My Alleged Husband
Chapter 2030 - 1823: Far Away
"Dad, I never intended to live this way, nor did I ever think of hurting you like this. What I’ve done is my deepest pain. I just wanted to give you my best each time, yet I couldn’t do it myself. I don’t understand when I became like this, pushing myself step by step to the brink, only to realize in the end that everything I did was wrong.
You’re right, no one has wronged me, no one has betrayed me. The person who betrayed was not you, but me. I hurt you deeply, again and again, forgetting that it was you who gave me the warmest family, who taught me what family and love are. As I walked step by step to where I am now, I can no longer distinguish which is the true me. I’ve lost my true self; the original intention I once held dear has changed. I’ve become numb, indifferent!
Perhaps I really should learn what a man should and should not do, but all these years, I’ve never felt guilt, except towards you, for having hurt you. Can you understand? These things are actually the most painful memories in my heart. I pushed myself to the edge time and again because I was afraid, afraid of facing you, afraid of the pressure those things brought me over and over. Yet, I never cared about your feelings; I neglected them. That is the biggest mistake of my life!
As a father, you should resent me deep inside because I’ve never given you any care or help as a son. Instead, I’ve given you much sorrow and pain, time and again imposing everything of mine on you, discarding what I didn’t want. Deep inside, I have no worldview; I never thought about what I can or cannot do.
Sometimes, I just want to live a simple life, but why is it so hard? Who did I offend?
Do I deserve all the harm and pain, am I to be blamed? Is every betrayal and abandonment towards you my fault? Is everything I did truly unforgivable? In your world, no matter how much I give, what am I to you? Not even a part of this family. I drag myself back from the abyss of pain time and again, just hoping to live happily, but in the end, it’s another despair.
I really don’t know how many more days and nights like this I have to endure. I don’t even know how many such days and nights I’ve already endured. Under mental torment, I’m living stubbornly, fighting for an upward life because I’m afraid, afraid that I might crumble once I relax. I don’t dare let my taut nerves loosen even a bit. I’ve turned myself into a wooden person, feeling nothing towards anything, with only a plain face.
When everyone thinks I’m a wooden person, when everyone thinks I’m unworthy of being a man, I haven’t given up on my dreams. Because I know deep inside, I can do without everything, care about nothing, but I must care about these matters. I want to turn everything of mine into the best in the world, want everyone who looks down on me, like my son, to bow to me repeatedly. But I can’t, my abilities are not as good as my son’s, my energy is not as much as his, and everything of mine is insufficient. I don’t know how he’s done it, but I know he’s paid a lot behind the scenes, endured much suffering, undergone repeated torture by others. I can’t comprehend how heart-wrenching that is.
You are my father, and time and again, I long for your warmest response, longing to stay in this warm family. Even if the result is to leave, wounded all over, even if I can only hide alone in a corner in pain, I won’t easily give up. Ultimately, no matter what I do, I can’t achieve the best result. I always pass my most painful memories to everyone, burden others with my pain. I never thought whether others would feel hurt by my actions. I just know I’m doing this to take revenge on others, on society, on everyone who has wronged or wanted to harm me!"
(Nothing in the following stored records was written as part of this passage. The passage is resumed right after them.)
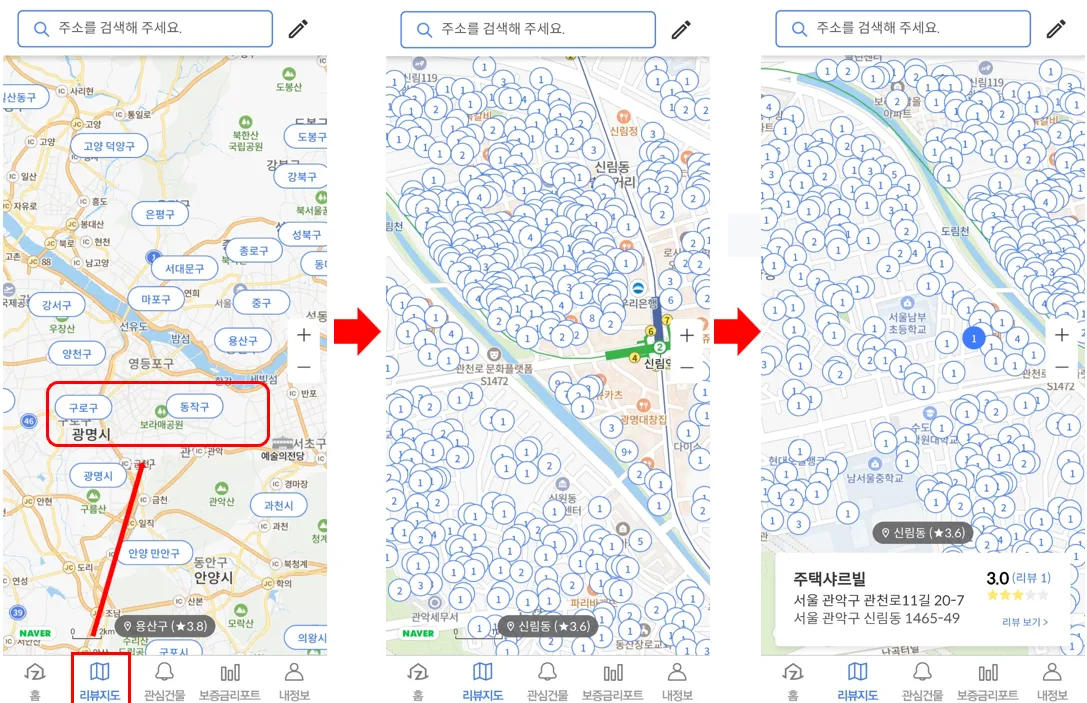 집 보증금 확인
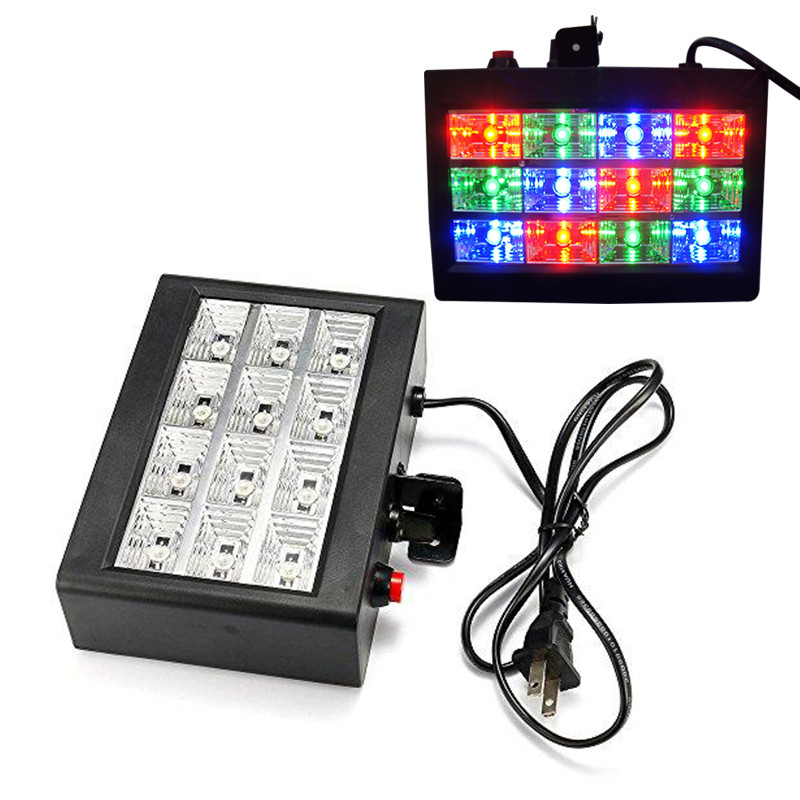 Luz Audio Ritmica Multicolor 091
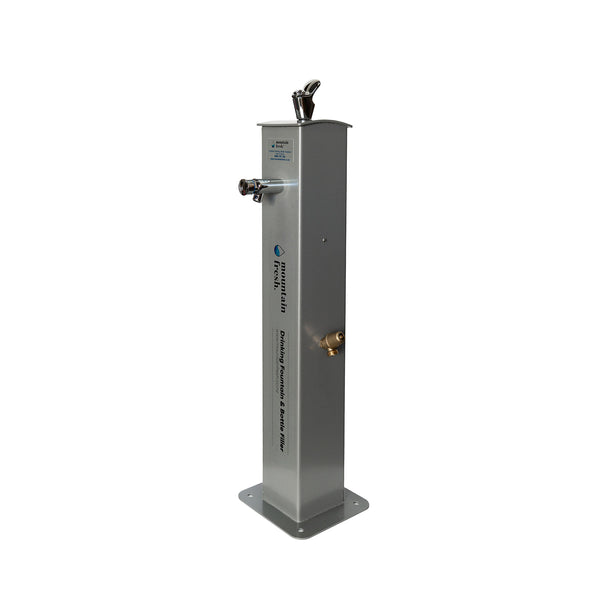 Freestanding Drinking Fountain Curved - Mount Hutt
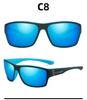 Gafas de sol polarizadas 621 a prueba de viento Gafas deportivas de arena para montar en bicicleta Gafas de sol nuevas Gafas de visión nocturna para conducir al aire libre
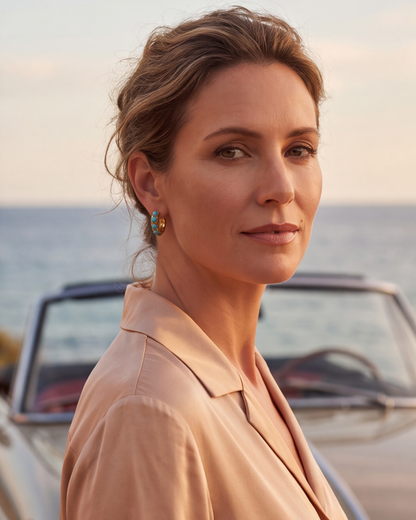 Boucles d'oreilles Zoey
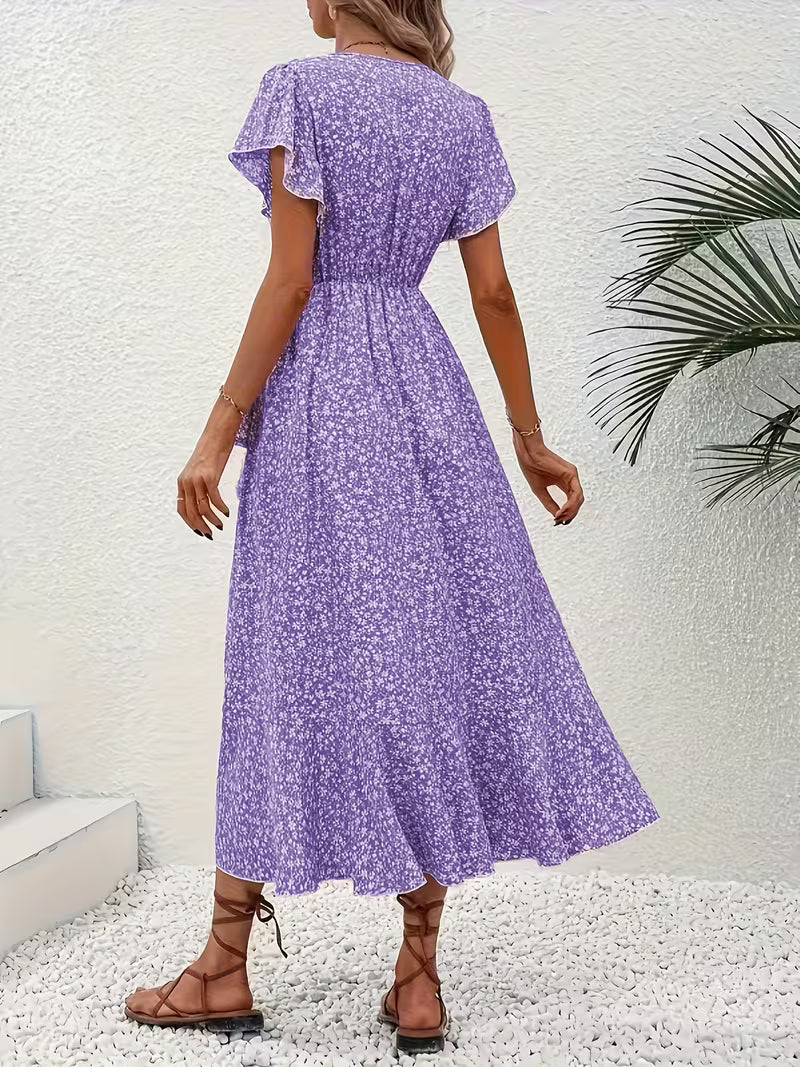 Elara | Fließendes, Bauch-umspielendes Wickelkleid - Image 8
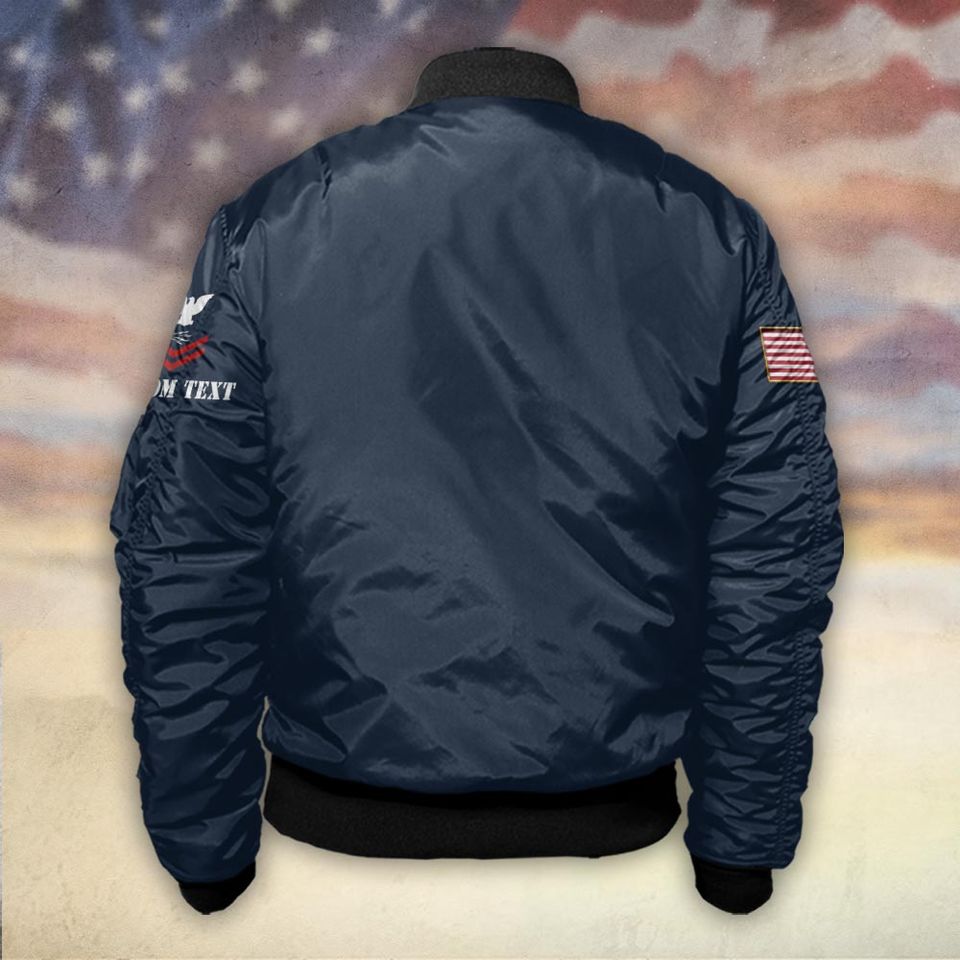 Customized US Navy 250 Years Pride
Zhang Yichen suddenly realized how frightening such a father is, this is not like his father at all. His father was originally so timid, so why now speak such words, words that made his son feel terrified and unable to understand.
He doesn’t understand the pressure he’s placed on his father, causing such a swift transformation. Were his actions truly not wrong? Every time he spoke of how excessive his father’s actions were, how deeply they hurt everyone, but now, upon reflecting on what he’s done and said to his father, haven’t those also caused deep hurt? Perhaps people should live by putting themselves in others’ shoes, over and over, suppressing their pain onto others, and only getting the most unwanted results. Those results may seem normal to others but for oneself, are most painful.
"I think none of us should say anything anymore. Let us all live the lives we most want individually, without bearing these pains, and allow everyone to live happily. Why make ourselves so tired, why let even the slightest unhappiness affect others?
You’re all my family; please don’t hurt each other because we end up hurting the most, and it’s always us, as a family, receiving the greatest pain!"
Fame is something I can only reach for in vain; I so wish I could live happily and joyously.
Maybe in others’ eyes, in the face of reality, love can’t compete with the harsh reality, but I still believe that love is the most beautiful as long as there’s true love. No challenge is insurmountable."